- TEXT BLOCK -
=====
When filmmaker Morgan Spurlock nearly ate himself to death last year, little did he know that his diet would become a fast-food flashpoint. He merely congratulated himself for having, as a friend put it, "a really great bad idea."
"It's one of those things that's so easy, so simple, nobody else had thought of it, and it dealt with something that was so topical," Spurlock says. "I couldn't turn on the TV, I couldn't open up the paper without reading about the obesity crisis."
The idea? In February 2003, the strapping 33-year-old American male with a big voice, a Fu Manchu and the demeanor of a jock went on a strictly McDonald's diet for 30 days -- breakfast, lunch and dinner -- and documented it for a film he calls "Super Size Me," which opens here May 7.
One of the rules he set for himself was that if a McDonald's employee asked if he wanted a super-size, he had to take it. Another was that he would exercise no more than the average person, which is to say hardly at all. Prior to embarking on this "journey," as he calls it, Spurlock had his baseline medical condition documented by a trio of specialists.
=====
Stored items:
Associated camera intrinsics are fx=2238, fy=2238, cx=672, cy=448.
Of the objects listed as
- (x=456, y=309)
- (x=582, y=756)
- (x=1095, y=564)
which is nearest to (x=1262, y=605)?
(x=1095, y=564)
=====
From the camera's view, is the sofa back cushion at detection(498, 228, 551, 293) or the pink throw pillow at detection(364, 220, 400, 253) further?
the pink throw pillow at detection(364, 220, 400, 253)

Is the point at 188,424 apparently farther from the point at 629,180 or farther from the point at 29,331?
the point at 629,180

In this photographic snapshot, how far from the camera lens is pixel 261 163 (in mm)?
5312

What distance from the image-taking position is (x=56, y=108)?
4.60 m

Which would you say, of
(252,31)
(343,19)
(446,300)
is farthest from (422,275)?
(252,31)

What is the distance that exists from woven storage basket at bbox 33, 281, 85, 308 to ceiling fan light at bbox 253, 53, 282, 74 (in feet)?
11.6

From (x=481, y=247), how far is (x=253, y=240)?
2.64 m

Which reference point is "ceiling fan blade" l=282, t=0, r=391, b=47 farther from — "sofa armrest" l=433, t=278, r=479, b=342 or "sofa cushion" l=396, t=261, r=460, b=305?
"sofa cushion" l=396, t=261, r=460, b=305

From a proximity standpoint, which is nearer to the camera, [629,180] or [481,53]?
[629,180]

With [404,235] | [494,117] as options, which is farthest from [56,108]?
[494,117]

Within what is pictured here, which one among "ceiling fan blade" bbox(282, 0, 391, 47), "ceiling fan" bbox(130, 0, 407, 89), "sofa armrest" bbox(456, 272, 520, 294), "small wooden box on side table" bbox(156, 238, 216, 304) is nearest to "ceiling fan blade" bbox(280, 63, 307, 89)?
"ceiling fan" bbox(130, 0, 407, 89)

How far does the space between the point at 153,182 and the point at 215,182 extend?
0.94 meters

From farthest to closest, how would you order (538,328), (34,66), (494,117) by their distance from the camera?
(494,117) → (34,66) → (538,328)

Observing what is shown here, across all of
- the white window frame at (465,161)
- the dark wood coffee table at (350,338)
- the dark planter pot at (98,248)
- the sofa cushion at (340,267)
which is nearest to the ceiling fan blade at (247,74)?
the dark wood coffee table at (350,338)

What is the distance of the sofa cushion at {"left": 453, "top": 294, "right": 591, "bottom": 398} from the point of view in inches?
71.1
=====
- YOUR INSTRUCTIONS -
According to the article about Morgan Spurlock's McDonald's diet, why did Spurlock think his idea was a good one? Answer in one to three sentences.

- OUTPUT FOR THIS EXERCISE -
Spurlock thought the idea was easy and simple, and nobody else had thought of it. It also dealt with a very topical subject, since he couldn't turn on the TV or open the paper without reading about the obesity crisis.